══ Texte fourni ══
Récirtal d’Elisso Virsaladze : une leçon de piano

Le vendredi 30 mai, Elisso Virsaladze, née en 1942, qui a joué dans les salles les plus prestigieuses du monde, donnait son premier récital aux Greniers Saint-Jean d’Angers. Son art, unique, est tout un monde et impose le respect. Tout au long de la soirée en compagnie de Chopin, nous sommes frappés par ses rubatos extrêmement ondoyants, dans des mesures qui restent absolument rigoureuses. Ces mouvements subtils surprennent parfois par leurs originalités rythmiques ; ils sont si prodigieux qu’on se dit sans réserve qu’elle est peut-être la seule capable de produire de telles merveilles. Deuxième miracle : le son compact. À l’intérieur d’une dynamique très restreinte, elle exprime toutes les nuances que la partition exige. Ainsi, une montée vers une nouvelle section — notamment vers le début de la longue coda dans la Polonaise-Fantaisie ou de la Sonate n° 3 — ne débouche pas sur une explosion libératrice, mais la musique reste retenue en un certain sens, laissant à l’auditeur le soin d’entendre sa propre nuance. Dans la Troisième Sonate, sous ses doigts, plusieurs voix s’entrelacent et tissent une polyphonie aussi parfaite que celle de Bach, notamment dans la partie médiane du scherzo. Il s’agit d’une élaboration constante de la musique qui se déroule en direct, comme si elle se créait à nos oreilles. Les Nocturnes, Mazurkas et Valses suscitent la même sensation, avec un rubato encore plus mis en évidence. Les « refrains » de la Grande Valse op. 42 sont prodigieux d’agilité, de légèreté et de nuances. Chez elle, aucun pathos, aucun romantisme exacerbé, et pourtant, chacun les ressent intérieurement, guidé par la force de la musique — celle de Chopin, mais aussi celle qu’Elisso Virsaladze nous transmet à travers lui. Quelle leçon de piano !
═══
══ Lignes de données ══
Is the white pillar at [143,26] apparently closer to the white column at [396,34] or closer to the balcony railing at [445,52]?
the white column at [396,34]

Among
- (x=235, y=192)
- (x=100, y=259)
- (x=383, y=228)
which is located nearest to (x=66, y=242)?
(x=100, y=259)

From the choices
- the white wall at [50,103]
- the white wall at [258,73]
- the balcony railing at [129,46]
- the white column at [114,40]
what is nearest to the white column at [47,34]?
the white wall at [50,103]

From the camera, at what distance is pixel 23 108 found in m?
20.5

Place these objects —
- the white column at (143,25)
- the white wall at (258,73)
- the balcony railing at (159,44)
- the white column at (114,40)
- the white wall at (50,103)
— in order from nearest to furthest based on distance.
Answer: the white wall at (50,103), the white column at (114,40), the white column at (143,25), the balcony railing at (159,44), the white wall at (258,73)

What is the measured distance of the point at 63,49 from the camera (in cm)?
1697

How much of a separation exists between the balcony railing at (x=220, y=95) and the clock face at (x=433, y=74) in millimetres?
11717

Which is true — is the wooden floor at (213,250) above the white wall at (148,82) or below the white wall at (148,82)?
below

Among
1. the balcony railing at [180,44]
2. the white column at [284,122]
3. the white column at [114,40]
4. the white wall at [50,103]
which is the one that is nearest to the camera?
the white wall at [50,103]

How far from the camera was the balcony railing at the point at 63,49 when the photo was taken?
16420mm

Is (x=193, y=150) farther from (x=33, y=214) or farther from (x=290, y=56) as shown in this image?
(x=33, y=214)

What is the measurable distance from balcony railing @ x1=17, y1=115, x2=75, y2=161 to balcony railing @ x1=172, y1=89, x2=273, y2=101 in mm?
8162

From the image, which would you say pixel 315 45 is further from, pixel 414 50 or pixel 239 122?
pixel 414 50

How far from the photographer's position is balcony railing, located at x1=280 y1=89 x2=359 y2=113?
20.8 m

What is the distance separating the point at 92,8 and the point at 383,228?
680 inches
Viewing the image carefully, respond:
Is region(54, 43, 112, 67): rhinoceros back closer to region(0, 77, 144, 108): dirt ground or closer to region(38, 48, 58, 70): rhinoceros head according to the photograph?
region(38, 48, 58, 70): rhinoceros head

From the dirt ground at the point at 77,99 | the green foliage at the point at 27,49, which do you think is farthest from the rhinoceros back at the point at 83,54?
═══
**Travail à faire**
1. Répondez aux questions suivantes d'après la critique du récital d'Elisso Virsaladze :
(a) En quelle année Elisso Virsaladze est-elle née ?
(b) Dans quelle œuvre plusieurs voix tissent-elles une polyphonie comparée à celle de Bach ?
(c) Quelles qualités des « refrains » de la Grande Valse op. 42 sont mises en avant ?
2. Poursuivez la critique du récital d'Elisso Virsaladze à partir de sa dernière phrase.
Les enregistrements n'ont aucun rôle dans cet exercice.

**Corrigé**
1.
(a) En 1942.
(b) Dans la Troisième Sonate (Sonate n° 3), notamment dans la partie médiane du scherzo.
(c) L'agilité, la légèreté et les nuances.

2.
Arielle Beck, jeunesse et maturité

Le lendemain, en fin d’après-midi, Arielle Beck, 16 ans, nous confirme que la maturité musicale n’est pas une question d’âge. Son programme — la Suite anglaise n° 2 de Bach, la Sonate en la mineur D. 784 de Schubert, la Première Sonate en fa dièse mineur op. 11 de Schumann — exige un sens de la construction et de la synthèse dont elle fait preuve avec une efficacité redoutable. Chaque pièce de la Suite anglaise est parfaitement bien cadrée dans son propre style, interprétée avec une rigueur admirable, même si elle ne laisse pas encore beaucoup de place à la fantaisie. Son Schubert est tout aussi solidement construit, chaque mouvement étant joué dans un tempo adéquat. Si l’expression de l’éternité et de l’intériorité propres à la musique du compositeur est encore à venir, Beck sait déjà mettre en avant la notion de temps suspendu, et celle du chant, si essentiels chez Schubert. À travers la Sonate de Schumann, elle fait montre d’une rigueur d’architecte. Telle une façade ou un intérieur contrasté par des éléments variés savamment introduits, elle exprime la douceur ici, la passion là, où l'inquiétude à un autre endroit. Bref, elle entre aisément dans le langage schumannien, fait d’oscillations d’humeur. Après un tel programme, la pianiste joue en bis les Variations sérieuses de Mendelssohn, avec une maîtrise ahurissante de précision et de structure. Là encore, son sens de la construction fait merveille : la longue montée vers la fin, avec une accalmie chorale au milieu, puis le retombé final, exprimant une sorte d’introspection après tant d’agitation… Tout y est mis en place avec une intelligence stupéfiante, rendant cette œuvre le sommet de la soirée.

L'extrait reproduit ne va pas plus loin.